» What is required: Copy the records verbatim, from the line containing "From the camera's" through the line containing "5.41 metres", both lines included.

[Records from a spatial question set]
◇ ◇ ◇ ◇ ◇

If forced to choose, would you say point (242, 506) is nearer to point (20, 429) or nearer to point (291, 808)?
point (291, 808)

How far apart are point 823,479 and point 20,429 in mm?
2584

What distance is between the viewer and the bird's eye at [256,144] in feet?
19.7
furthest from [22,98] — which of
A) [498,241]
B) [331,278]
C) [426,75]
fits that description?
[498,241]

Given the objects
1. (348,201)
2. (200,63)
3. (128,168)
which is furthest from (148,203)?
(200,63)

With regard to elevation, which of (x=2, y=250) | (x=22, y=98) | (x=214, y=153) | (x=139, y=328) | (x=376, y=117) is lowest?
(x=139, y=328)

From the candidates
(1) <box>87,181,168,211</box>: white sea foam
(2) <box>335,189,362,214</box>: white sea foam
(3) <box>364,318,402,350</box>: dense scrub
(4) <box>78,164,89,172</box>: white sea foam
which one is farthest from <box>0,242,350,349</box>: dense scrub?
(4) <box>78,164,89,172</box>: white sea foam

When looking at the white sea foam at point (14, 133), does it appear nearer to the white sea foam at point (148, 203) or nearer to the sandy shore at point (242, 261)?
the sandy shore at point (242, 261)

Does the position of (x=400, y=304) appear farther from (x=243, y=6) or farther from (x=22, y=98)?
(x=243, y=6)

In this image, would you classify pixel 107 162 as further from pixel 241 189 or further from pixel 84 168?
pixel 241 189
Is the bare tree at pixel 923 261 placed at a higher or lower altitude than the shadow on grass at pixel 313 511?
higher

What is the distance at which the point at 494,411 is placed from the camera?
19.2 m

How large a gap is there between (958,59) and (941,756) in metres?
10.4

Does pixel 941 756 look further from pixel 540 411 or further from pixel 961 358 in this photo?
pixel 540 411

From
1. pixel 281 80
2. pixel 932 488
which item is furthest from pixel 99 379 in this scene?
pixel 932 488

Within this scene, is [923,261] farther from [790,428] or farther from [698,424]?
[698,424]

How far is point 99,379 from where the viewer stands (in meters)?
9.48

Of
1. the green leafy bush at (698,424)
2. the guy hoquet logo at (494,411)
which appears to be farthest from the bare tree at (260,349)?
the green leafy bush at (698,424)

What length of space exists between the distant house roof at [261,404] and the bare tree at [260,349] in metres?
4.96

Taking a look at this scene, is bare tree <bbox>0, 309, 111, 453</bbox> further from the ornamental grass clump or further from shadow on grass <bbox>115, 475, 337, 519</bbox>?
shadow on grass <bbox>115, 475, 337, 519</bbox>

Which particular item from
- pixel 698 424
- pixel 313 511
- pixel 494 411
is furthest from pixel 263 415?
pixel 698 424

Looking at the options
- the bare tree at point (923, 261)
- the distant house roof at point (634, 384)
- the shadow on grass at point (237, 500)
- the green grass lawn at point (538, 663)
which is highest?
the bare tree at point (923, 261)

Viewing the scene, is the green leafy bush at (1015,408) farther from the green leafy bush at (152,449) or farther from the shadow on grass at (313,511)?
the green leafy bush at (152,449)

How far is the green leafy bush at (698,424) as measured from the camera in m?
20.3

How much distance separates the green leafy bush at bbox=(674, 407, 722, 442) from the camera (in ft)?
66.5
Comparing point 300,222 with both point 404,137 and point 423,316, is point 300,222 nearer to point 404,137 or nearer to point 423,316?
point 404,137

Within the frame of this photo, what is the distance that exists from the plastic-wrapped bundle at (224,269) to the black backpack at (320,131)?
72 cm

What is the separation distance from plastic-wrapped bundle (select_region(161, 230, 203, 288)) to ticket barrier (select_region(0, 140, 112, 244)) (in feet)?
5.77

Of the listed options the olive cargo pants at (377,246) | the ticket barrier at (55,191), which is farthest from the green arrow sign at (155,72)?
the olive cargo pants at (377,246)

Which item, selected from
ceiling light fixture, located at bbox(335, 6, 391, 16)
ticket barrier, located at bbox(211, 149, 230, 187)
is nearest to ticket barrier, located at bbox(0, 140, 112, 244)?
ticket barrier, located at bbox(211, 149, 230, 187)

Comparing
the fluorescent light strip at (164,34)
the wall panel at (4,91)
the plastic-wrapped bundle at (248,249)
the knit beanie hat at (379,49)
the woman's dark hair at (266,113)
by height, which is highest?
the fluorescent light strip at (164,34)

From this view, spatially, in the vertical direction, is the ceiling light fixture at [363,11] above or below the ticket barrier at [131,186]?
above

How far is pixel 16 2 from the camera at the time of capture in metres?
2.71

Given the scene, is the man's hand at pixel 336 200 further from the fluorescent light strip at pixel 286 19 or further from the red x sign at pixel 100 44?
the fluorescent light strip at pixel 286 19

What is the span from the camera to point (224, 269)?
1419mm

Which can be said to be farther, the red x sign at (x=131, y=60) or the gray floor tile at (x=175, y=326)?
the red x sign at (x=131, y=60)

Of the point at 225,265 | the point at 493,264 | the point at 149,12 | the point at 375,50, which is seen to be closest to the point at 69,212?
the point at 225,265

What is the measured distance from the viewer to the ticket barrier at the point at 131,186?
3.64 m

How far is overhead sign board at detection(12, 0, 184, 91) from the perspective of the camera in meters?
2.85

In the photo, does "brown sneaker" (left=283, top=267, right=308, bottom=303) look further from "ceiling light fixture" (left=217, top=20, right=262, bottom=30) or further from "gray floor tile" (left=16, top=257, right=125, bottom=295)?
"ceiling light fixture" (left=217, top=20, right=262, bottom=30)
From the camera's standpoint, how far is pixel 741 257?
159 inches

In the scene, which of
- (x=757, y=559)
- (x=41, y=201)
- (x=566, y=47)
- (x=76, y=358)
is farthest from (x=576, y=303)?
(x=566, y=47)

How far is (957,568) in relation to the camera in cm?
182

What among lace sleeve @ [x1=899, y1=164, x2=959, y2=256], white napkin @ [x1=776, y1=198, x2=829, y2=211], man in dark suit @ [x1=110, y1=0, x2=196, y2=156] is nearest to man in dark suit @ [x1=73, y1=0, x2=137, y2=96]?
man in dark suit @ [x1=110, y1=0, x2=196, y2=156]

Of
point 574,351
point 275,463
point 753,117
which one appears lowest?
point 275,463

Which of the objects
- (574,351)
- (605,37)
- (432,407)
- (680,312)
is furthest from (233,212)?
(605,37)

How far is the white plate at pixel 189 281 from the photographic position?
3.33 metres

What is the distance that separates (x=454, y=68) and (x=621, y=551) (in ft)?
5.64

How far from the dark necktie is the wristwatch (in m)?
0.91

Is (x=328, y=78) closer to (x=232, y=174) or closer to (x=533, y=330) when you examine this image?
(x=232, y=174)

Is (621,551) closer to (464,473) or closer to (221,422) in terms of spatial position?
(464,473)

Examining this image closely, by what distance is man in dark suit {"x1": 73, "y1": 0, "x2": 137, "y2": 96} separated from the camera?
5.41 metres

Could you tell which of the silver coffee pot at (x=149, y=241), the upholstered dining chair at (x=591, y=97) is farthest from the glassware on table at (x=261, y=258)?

◇ ◇ ◇ ◇ ◇

» Correct output:
From the camera's standpoint, how far is pixel 741 257?
159 inches

In the scene, which of
- (x=757, y=559)
- (x=41, y=201)
- (x=566, y=47)
- (x=76, y=358)
is farthest from (x=576, y=303)?
(x=566, y=47)

How far is (957,568) in relation to the camera in cm?
182

What among lace sleeve @ [x1=899, y1=164, x2=959, y2=256], white napkin @ [x1=776, y1=198, x2=829, y2=211], man in dark suit @ [x1=110, y1=0, x2=196, y2=156] is nearest to man in dark suit @ [x1=73, y1=0, x2=137, y2=96]?
man in dark suit @ [x1=110, y1=0, x2=196, y2=156]

Of
point 574,351
point 275,463
point 753,117
which one appears lowest?
point 275,463

Which of the objects
- (574,351)
- (605,37)
- (432,407)
- (680,312)
is furthest from (233,212)?
(605,37)

How far is the white plate at pixel 189 281 from the photographic position?
3.33 metres

What is the distance that separates (x=454, y=68) and (x=621, y=551) (in ft)?
5.64

How far from the dark necktie is the wristwatch (in m)?
0.91

Is (x=328, y=78) closer to (x=232, y=174) or closer to (x=533, y=330) when you examine this image?
(x=232, y=174)

Is (621,551) closer to (464,473) or closer to (221,422) in terms of spatial position?
(464,473)

Examining this image closely, by what distance is man in dark suit {"x1": 73, "y1": 0, "x2": 137, "y2": 96} separated from the camera?
5.41 metres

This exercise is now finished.